The downloaded version of main.parameters.json needs to be updated with the following parameters. They are divided into two main categories:

  • Variables required to correctly interact with kdb Insights Enterprise:

    • basewUrl: Base kdb Insights Enterprise URL. Ensure this does not contain a trailing slash.

    • clientId: Keycloak client ID as configured during prerequisites

    • clientSecret: Keycloak client secret as configured during prerequisites

    • tableName: Table to write to

    • packageName: Name of the package ADF will create and teardown during the workflow

    • destinationPackageName: Target package name containing database, table and schema to write to

  • Variables required to correctly interact with Azure:

    • containerName: Name of the container to be monitored for .csv file uploads

    • storageAccountKey: Shared key used to access the storage account

    • triggerScope: the resource ID of the storage account to be monitored for uploads

      This can be retrieved using:

      bash

      Copy
      az storage account show \
      -g $storageAccountResourceGroup \
      -n $storageAccountName --query id -o tsv

Instructions

  1. Ensure the az cli is configured to operate on the desired subscription:

    bash

    Copy
    az account set --subscription $adfSubscriptionId
  2. Deploy ADF. Run the following command to input the parameters using stdin:

    bash

    Copy
    az deployment group create \
    --resource-group $adfResourceGroupName \
    --template-file adf.bicep \
    --parameters main.parameters.json

    Warning

    Keep a note of the resource group name the factory is being deployed to, as it is required in the next step.

    Tip

    Alternatively, combine with the -p flag to set individual values, or use the parameters file with @main.parameters.json syntax.
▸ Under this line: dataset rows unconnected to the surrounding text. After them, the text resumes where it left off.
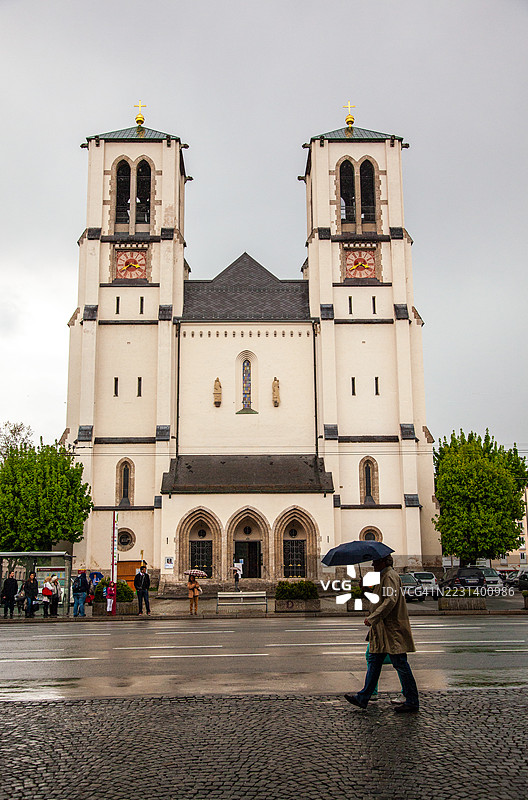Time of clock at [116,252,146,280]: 3:40
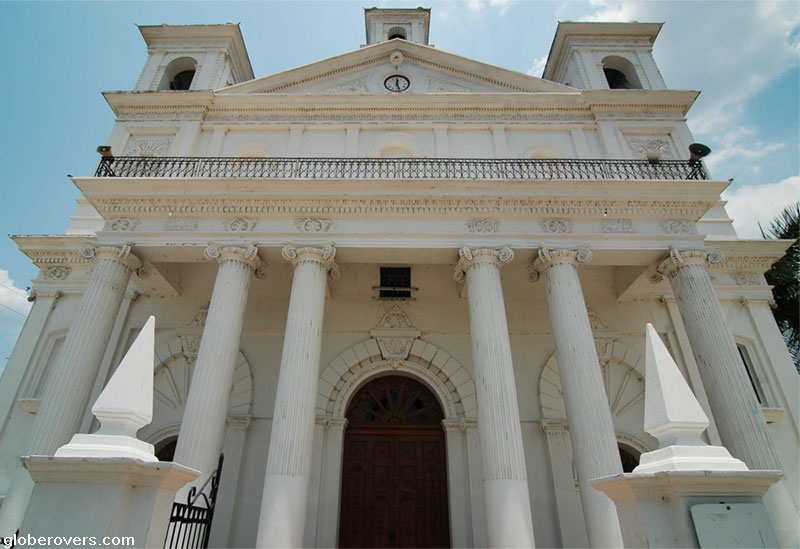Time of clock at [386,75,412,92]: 12:27
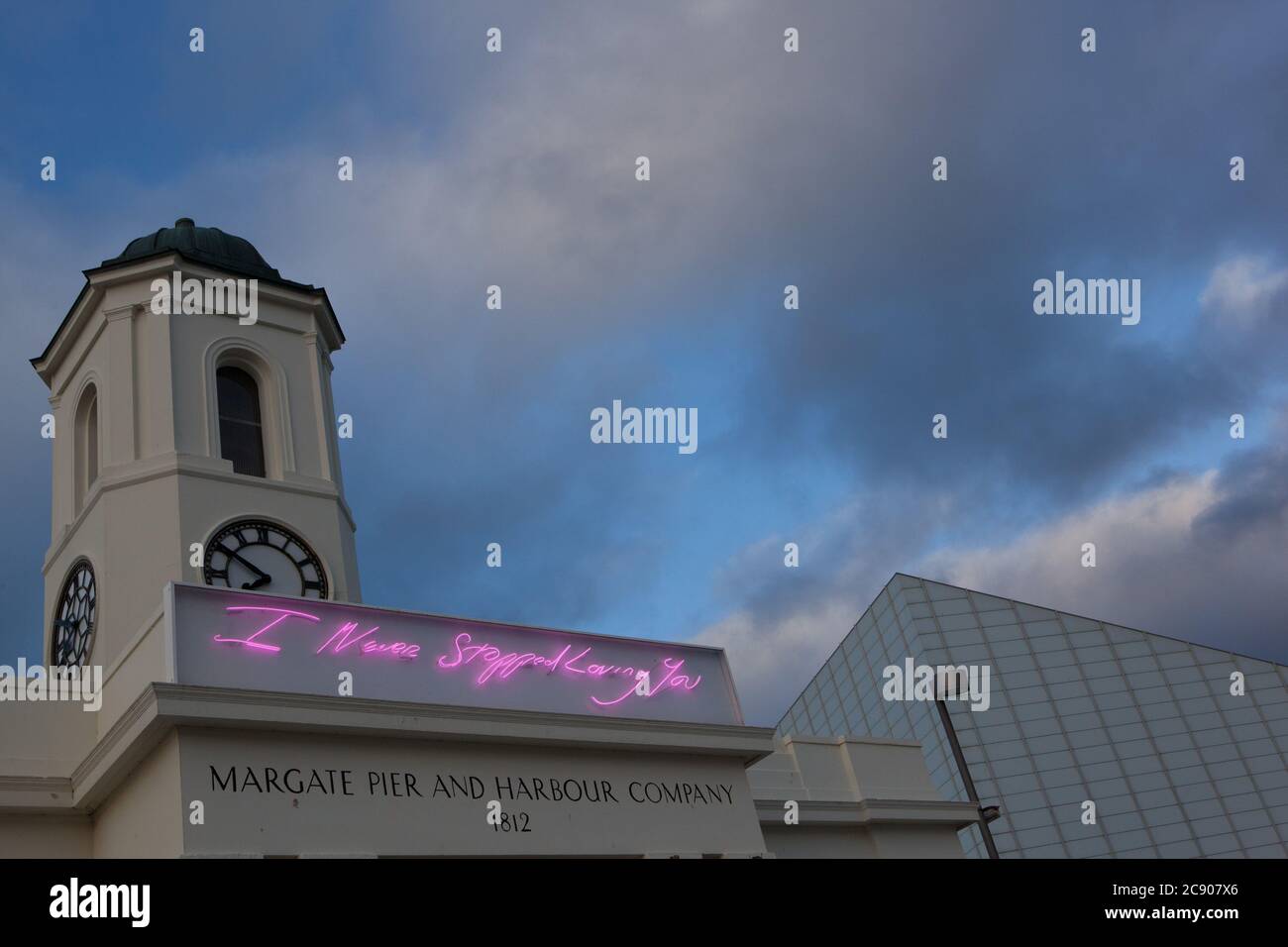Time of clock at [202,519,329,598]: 7:50
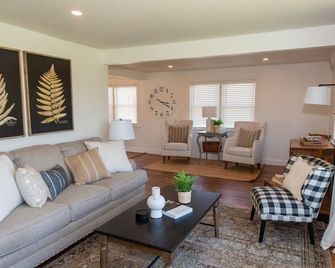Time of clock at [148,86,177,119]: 3:20
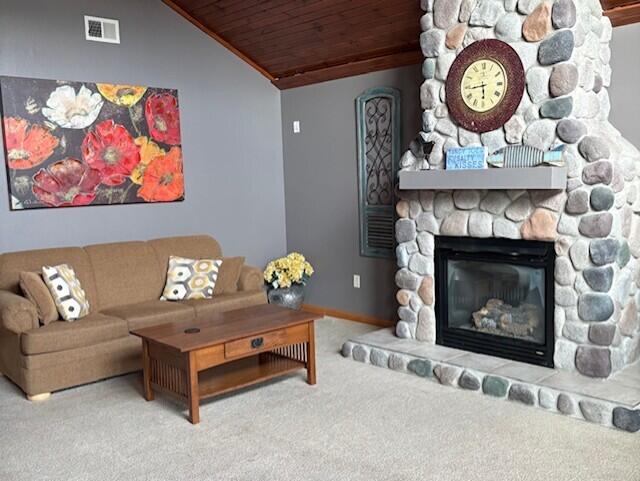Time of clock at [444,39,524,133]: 5:43
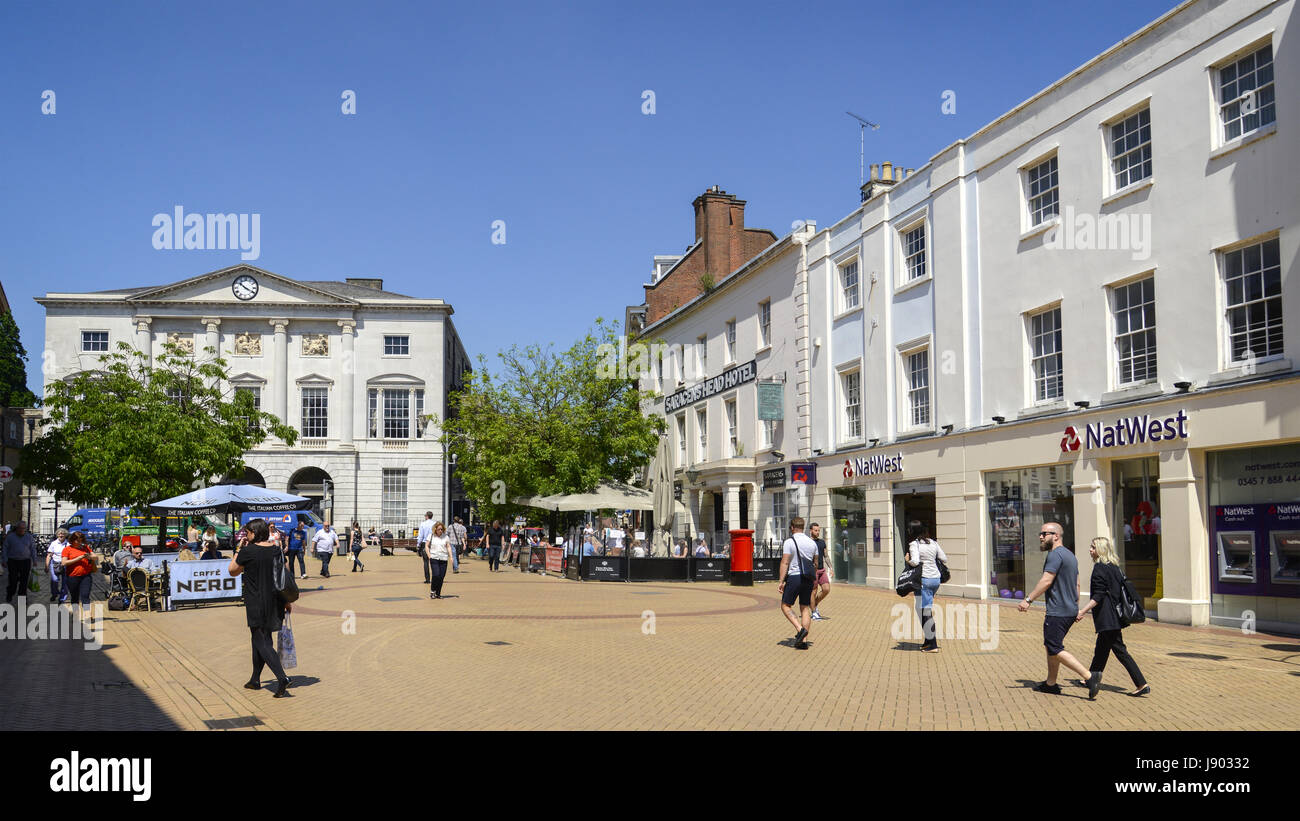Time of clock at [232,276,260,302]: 10:19
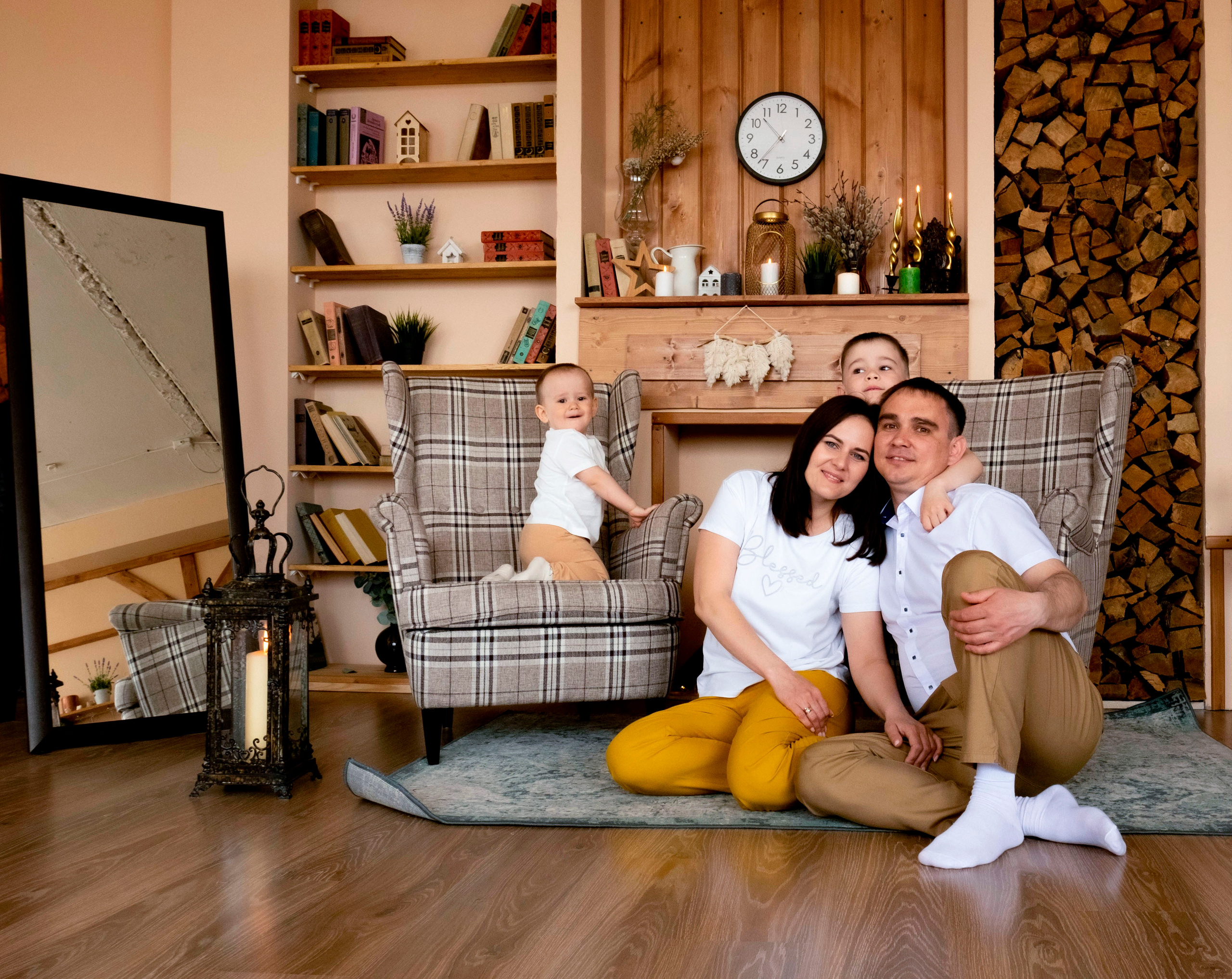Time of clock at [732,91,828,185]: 10:36
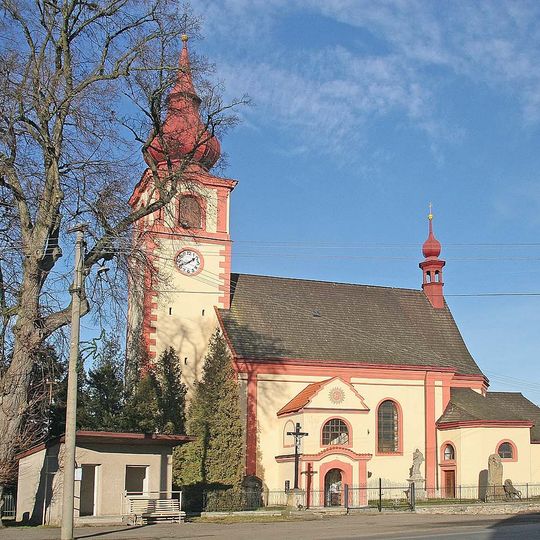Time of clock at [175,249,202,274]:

    Upon completion of this step, ADF will be accessible from the Resource Group. Launching the studio allows the pipelines to be inspected in the Author view:

    ADF pipelines

  3. Activate the trigger. This action is required for ADF to start listening to upload events on the storage account. The resource group needs to be the name of the group used in the previous step.

    bash

    Copy
    az datafactory trigger start \
    --factory-name $adfFactoryName \
    --resource-group $adfResourceGroupName \
    --name 'csv_blob_created_trigger'

If these steps complete without error, .csv files are ready to be uploaded.

Monitoring

The ADF pipeline runs can be monitored using the Monitor section in ADF:

ADF pipeline runs

The Monitor section of ADF shows the following upon success:

ADF successful pipeline runs

Note

The kdb Insights Enterprise pipeline is torn down upon successful completion. If this does not occur, the pipeline remains running in kdb Insights Enterprise and logs should be inspected to determine the cause.